**WHAT THE TASK ASKS**: Pull out each line in the entries below that contains the string "lamp", and copy those lines unchanged. Case counts.

**SOURCE DATA**:
▼

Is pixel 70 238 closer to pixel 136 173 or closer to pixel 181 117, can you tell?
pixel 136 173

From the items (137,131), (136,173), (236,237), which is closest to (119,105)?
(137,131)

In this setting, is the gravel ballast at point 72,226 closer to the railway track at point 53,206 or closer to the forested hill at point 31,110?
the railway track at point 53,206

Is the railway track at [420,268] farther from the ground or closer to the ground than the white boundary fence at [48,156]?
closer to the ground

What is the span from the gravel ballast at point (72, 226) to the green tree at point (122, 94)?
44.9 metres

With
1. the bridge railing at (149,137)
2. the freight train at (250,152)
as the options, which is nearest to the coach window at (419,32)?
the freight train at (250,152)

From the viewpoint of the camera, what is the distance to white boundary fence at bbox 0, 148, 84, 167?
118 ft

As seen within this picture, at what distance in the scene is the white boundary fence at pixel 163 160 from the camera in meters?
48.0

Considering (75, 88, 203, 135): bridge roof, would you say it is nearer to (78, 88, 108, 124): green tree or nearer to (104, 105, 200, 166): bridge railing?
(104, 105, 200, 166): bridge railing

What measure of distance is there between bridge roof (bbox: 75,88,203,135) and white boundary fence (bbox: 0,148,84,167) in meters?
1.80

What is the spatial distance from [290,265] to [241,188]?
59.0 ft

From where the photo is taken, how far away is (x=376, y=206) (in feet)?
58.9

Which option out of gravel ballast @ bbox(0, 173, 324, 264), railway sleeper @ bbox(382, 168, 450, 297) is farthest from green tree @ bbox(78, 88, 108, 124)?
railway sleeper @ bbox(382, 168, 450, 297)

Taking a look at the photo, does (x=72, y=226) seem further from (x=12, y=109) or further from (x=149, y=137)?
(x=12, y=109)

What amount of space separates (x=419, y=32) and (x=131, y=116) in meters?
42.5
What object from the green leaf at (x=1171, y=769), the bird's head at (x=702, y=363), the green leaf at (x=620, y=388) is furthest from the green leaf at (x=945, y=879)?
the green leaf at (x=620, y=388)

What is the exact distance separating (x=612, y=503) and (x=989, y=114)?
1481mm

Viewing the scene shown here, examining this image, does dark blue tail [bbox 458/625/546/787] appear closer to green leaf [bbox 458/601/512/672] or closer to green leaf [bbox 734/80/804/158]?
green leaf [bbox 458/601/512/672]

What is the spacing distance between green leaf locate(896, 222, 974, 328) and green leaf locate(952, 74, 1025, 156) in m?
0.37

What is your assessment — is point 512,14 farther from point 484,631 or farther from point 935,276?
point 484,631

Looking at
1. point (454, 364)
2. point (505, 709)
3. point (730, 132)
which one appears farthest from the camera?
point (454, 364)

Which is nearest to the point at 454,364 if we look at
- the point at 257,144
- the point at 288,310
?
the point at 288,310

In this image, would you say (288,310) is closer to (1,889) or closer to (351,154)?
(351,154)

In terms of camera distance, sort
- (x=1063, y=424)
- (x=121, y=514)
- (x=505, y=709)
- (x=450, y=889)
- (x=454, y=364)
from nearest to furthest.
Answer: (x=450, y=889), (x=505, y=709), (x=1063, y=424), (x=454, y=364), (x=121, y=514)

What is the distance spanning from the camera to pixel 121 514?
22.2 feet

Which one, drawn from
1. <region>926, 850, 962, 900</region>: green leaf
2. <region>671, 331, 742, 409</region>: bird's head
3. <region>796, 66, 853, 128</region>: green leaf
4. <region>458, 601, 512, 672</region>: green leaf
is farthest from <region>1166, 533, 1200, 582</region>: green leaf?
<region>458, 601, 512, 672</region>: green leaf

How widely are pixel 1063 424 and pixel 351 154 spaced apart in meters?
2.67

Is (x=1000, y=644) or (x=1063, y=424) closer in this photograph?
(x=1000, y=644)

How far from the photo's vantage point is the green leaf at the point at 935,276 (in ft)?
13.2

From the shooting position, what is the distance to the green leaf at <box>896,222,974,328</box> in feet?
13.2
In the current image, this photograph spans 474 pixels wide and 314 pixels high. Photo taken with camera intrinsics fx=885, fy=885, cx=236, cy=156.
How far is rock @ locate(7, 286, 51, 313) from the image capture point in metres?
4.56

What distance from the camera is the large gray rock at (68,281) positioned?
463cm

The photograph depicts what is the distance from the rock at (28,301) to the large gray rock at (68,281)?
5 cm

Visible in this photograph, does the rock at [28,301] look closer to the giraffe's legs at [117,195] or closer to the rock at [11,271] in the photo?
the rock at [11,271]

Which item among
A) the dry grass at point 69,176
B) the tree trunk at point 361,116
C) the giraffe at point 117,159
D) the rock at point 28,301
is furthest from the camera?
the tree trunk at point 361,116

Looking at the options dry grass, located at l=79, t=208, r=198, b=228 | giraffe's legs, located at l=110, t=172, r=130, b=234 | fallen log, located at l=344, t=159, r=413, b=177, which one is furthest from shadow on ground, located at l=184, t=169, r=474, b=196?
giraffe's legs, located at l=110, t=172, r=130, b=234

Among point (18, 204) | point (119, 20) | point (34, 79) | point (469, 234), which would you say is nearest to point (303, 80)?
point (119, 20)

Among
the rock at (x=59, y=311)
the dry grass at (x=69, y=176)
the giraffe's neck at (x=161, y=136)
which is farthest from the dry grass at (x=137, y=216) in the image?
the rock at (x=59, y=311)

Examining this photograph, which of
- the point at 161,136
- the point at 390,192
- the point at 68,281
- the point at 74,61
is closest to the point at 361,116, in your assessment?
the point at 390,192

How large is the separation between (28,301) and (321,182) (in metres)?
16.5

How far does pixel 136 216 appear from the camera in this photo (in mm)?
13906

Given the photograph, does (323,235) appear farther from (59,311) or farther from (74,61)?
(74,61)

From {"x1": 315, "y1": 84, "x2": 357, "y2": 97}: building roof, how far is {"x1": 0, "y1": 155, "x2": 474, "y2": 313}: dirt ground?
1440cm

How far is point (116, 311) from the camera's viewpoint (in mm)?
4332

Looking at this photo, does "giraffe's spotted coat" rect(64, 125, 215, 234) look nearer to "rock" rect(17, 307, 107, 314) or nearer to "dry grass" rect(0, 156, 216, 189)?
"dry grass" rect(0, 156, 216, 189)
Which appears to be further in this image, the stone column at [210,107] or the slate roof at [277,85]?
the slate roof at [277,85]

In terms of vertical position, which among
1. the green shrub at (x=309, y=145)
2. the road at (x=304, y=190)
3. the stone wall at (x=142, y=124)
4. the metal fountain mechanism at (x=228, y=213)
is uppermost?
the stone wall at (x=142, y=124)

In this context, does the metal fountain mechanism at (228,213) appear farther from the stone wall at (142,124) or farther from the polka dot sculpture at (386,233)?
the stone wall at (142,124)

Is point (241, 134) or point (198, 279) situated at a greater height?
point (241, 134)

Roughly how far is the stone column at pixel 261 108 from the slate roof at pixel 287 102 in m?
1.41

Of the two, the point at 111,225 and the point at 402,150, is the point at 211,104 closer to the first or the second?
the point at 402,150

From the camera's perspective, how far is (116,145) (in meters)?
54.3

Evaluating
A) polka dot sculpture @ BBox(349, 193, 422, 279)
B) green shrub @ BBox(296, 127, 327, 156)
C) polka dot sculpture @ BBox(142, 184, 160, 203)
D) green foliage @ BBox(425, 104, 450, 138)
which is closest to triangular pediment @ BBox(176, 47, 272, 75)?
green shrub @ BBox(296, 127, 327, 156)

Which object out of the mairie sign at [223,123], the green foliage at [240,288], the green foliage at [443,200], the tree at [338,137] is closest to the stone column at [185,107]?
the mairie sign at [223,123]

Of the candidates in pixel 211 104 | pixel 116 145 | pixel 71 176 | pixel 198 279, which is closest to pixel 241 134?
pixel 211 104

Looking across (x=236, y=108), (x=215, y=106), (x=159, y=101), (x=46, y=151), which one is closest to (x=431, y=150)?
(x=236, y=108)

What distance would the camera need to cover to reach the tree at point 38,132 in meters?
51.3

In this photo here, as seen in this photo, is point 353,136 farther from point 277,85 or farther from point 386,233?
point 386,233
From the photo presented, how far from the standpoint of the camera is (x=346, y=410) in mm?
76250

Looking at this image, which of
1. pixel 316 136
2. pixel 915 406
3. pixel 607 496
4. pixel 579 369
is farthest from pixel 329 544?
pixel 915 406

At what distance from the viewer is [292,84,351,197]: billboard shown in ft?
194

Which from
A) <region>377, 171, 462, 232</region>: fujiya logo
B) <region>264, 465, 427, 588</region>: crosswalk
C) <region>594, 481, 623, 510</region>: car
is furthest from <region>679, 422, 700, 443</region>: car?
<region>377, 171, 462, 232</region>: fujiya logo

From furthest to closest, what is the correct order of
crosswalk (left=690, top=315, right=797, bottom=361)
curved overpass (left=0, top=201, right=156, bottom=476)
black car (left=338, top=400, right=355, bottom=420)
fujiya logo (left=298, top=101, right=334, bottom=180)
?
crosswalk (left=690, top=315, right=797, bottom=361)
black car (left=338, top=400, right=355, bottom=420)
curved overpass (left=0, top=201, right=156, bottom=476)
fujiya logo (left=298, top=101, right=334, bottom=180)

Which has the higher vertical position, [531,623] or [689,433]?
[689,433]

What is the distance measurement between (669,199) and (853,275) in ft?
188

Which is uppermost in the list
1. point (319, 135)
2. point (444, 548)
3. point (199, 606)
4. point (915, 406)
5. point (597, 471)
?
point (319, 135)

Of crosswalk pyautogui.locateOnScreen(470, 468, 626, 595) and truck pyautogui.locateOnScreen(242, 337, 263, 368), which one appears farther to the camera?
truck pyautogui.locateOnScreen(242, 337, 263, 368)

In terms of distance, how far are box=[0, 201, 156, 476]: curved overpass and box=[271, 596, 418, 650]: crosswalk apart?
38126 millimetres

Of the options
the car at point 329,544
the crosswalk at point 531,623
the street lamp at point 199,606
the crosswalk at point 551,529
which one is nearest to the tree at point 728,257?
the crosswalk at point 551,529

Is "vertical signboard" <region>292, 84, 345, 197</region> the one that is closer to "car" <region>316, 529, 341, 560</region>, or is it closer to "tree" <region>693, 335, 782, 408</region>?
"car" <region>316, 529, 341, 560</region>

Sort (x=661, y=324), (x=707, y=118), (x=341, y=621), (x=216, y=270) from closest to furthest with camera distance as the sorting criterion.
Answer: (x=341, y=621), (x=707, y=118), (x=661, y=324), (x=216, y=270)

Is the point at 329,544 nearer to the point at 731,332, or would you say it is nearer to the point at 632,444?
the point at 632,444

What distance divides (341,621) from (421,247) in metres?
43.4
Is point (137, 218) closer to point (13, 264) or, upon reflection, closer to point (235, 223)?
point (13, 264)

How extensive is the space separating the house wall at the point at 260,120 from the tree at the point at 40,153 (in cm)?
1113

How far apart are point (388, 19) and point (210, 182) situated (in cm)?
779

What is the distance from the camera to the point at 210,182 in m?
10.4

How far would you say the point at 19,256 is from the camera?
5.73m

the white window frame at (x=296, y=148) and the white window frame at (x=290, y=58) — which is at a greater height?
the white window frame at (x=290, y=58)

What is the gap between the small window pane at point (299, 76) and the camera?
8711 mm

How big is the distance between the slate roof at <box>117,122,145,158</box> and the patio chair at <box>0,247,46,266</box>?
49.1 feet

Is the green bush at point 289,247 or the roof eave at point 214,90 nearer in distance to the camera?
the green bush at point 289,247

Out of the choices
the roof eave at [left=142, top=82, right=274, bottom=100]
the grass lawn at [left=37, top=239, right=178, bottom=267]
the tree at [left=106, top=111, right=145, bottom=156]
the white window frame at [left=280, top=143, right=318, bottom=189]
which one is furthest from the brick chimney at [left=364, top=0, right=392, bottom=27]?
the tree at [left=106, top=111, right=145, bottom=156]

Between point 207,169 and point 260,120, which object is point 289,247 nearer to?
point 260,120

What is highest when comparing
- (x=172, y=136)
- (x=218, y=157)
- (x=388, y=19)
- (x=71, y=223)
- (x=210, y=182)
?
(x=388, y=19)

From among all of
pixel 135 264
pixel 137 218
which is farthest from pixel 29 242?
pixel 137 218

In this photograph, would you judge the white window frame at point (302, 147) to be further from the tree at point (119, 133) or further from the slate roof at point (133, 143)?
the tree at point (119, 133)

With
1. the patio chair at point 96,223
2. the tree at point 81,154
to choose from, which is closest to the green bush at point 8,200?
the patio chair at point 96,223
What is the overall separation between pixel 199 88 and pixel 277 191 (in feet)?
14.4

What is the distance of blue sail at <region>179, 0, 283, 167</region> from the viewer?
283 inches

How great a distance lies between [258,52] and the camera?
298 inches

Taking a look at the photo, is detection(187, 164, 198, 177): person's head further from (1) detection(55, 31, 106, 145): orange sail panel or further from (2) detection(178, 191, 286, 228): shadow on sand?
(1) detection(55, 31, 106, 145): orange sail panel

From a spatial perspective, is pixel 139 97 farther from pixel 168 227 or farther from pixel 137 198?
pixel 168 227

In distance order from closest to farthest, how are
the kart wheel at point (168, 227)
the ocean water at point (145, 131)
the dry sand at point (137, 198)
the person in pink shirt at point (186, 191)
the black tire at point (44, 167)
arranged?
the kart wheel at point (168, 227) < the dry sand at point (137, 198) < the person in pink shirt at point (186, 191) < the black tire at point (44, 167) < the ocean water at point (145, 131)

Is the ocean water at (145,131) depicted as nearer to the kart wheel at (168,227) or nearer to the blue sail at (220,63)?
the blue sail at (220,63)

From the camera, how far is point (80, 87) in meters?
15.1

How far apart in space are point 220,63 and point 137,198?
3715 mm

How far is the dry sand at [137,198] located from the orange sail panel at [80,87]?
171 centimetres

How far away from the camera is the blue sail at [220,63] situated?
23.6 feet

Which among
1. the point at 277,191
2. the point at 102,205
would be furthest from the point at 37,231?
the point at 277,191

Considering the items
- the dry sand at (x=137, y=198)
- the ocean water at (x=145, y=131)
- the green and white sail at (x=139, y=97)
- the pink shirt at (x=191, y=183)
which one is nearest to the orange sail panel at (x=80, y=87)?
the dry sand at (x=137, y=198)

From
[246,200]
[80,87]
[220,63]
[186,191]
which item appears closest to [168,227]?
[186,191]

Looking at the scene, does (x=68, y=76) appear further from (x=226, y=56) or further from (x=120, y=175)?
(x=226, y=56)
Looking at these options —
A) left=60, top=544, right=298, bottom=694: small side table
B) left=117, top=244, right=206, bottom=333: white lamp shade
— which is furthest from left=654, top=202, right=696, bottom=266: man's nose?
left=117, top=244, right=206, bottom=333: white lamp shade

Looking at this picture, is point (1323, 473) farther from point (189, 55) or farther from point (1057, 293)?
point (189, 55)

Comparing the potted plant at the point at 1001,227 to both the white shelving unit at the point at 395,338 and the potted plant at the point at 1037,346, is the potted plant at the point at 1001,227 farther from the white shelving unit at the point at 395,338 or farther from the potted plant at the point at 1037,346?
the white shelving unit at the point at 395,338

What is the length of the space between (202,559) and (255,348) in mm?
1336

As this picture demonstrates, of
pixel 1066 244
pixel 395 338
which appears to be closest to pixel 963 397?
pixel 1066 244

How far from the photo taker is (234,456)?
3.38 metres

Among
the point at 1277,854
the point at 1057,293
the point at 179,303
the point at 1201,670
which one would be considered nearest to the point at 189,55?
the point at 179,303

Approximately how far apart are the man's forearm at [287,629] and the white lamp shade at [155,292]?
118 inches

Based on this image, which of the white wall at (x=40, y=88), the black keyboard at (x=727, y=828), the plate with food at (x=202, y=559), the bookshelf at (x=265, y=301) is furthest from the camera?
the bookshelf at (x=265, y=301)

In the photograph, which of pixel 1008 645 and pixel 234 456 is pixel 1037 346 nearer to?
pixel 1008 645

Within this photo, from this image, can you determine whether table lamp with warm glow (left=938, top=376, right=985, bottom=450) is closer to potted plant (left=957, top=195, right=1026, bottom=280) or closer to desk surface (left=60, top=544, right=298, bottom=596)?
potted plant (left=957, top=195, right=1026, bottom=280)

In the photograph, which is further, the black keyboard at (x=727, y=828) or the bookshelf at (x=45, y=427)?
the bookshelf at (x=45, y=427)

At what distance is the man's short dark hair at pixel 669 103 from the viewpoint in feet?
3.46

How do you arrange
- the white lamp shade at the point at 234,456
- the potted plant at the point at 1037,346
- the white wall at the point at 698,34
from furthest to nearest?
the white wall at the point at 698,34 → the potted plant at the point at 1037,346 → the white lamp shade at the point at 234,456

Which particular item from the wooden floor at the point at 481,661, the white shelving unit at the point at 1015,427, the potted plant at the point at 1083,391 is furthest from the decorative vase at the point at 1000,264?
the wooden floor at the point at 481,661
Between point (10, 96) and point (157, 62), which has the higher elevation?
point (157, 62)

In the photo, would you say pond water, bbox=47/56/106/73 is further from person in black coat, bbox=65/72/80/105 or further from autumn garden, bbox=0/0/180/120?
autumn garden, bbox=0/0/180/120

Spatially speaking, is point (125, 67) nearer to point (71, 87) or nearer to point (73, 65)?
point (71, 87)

▲

**RESPONSE**:
the street lamp at point 199,606
B) left=117, top=244, right=206, bottom=333: white lamp shade
left=117, top=244, right=206, bottom=333: white lamp shade
Approximately how far apart are the man's forearm at [287,629] and the white lamp shade at [155,292]?
Within this photo, from this image, can you determine whether table lamp with warm glow (left=938, top=376, right=985, bottom=450) is closer to potted plant (left=957, top=195, right=1026, bottom=280) or closer to desk surface (left=60, top=544, right=298, bottom=596)?
- the white lamp shade at the point at 234,456
the white wall at the point at 698,34 → the potted plant at the point at 1037,346 → the white lamp shade at the point at 234,456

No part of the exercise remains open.